_PASSAGE SHOWN_:
___


          Oh, and because of a very recent Supreme court decision, people who want to come here, have to first go somewhere they’d rather not be, where the gang situation, or the corruption level of the government or the economy isn’t much better there than where they came from and they must get rejected from that country before they can apply to come here?

          Here’s a policy you supposedly completely reversed recently, but only after major outcry from the media, the public and the Congress. Your policy was in place for about a month, but it was a harrowing month for many sick children and their families. Your policy said that if I was lucky enough to be brought to this country to help me fight a rare disease and perhaps even help come up with a cure that ends up being FDA approved for others, that I had 33 days to get out, even if that expulsion would be lethal for me. Or, if I had a disease that’s not so rare, perhaps cancer that inhabited and attacked my body after I was already here, perhaps as a DACA kid or while my status was being determined and I was already receiving treatment without which I might die, I would have had to leave, too. Or if a family was desperate to get their child here to save her life, because the kind of treatment she needs isn’t available in her home country, under your now forcibly defunct policy, she would have first had to be rejected and ordered for deportation, which she and her family could have then appealed, for months or years. I can only pray that in your heart-of-hearts, you, too, along with an outraged country, realized that this policy was cruel and immoral.

        Here’s the Jewish part, Mr. Miller. Your great, great grandfather, Wolf Lee Glosser, came to this country in 1903 fleeing pogroms and poverty – he had $8 in his pocket and he spoke no English. He was fortunate because, at the time, the United States had no official definition of a refugee. That only came to be after World War II, and it focused on the refugee being able to demonstrate a “well-founded fear of persecution.” Your lucky your great-great grandfather was prescient enough to sneak in before he had to prove that, Mr. Miller. Otherwise you might be trying to get across the Southern border, yourself, right now. On the other hand, you might not exist at all.

          How would you want them to treat you at the border, Mr. Miller? As a palit, a refugee, or as an Ivri, one who’s merely passing over. Would you want them to hold your feet to the fire to see if you could prove a “well-founded fear of persecution” or would you want them to believe you. Here’s what you’d get now, Mr. Miller, they won’t even let you touch the ground. Just keep walking, Mr. Miller, see if somewhere else will take you in.

          Your childhood rabbi is praying for you. I pray with the Breah-of-All that you and others who espouse hate in order to fuel their power, feel, instead, Teshuva, the Turning, so that they find love. May that be a love filled with compassion, from hearts that can bridge fear. I pray with the Breath-of-All that those in the current Administration look beneath the color of skin and language and culture to deconstruct the walls around their souls so that they stop caging children. I pray for empathy to overwhelm what some consider privilege. I pray for all of us to do justice and find mercy for ourselves and for those who are lonely, without family or home.

          And I pray, before and within the Oneness-of-All, for a vision of peace – peace so strong, so mighty and so powerful, Mr. Miller, that you finally hear our song of peace. Let that song reverberate in your soul and in the souls of those like you so that you join us as we make the world whole.

          In the meantime, we will sing, march, sign petitions, send emails, make phone calls and…vote to ensure that the message of Beth Shir Shalom, the Home of the Song of Peace, is heard from Santa Monica all the way to the White House.

___

_EXERCISE AIM_:
In the passage addressed to Mr. Miller, how much money did Wolf Lee Glosser have in his pocket when he came to the country in 1903?

Records in a dataset
___

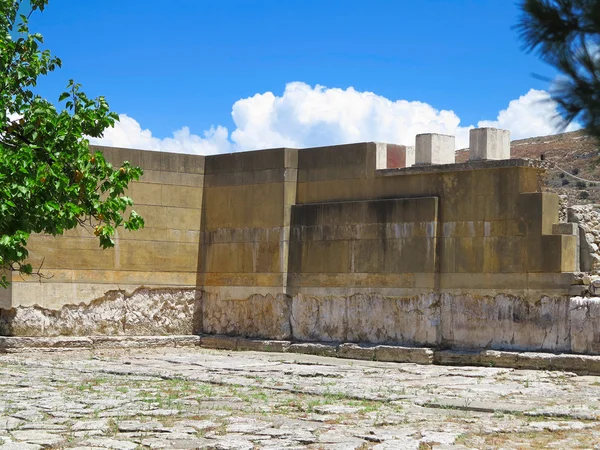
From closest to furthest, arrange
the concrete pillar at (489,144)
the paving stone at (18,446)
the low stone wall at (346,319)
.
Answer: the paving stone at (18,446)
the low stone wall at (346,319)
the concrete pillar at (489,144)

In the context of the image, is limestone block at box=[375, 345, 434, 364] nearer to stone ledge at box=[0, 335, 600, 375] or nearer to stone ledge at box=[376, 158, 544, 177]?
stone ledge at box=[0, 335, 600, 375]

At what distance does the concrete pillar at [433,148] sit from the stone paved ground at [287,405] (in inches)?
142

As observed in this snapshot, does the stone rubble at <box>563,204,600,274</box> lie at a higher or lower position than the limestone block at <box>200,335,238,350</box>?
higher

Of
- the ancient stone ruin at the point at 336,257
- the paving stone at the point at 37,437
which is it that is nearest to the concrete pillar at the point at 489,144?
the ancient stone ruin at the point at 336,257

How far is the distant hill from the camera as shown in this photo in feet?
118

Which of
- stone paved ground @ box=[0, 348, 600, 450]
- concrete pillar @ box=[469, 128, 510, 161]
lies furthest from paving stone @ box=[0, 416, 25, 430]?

___

_ANSWER TO THIS EXERCISE_:
He had $8.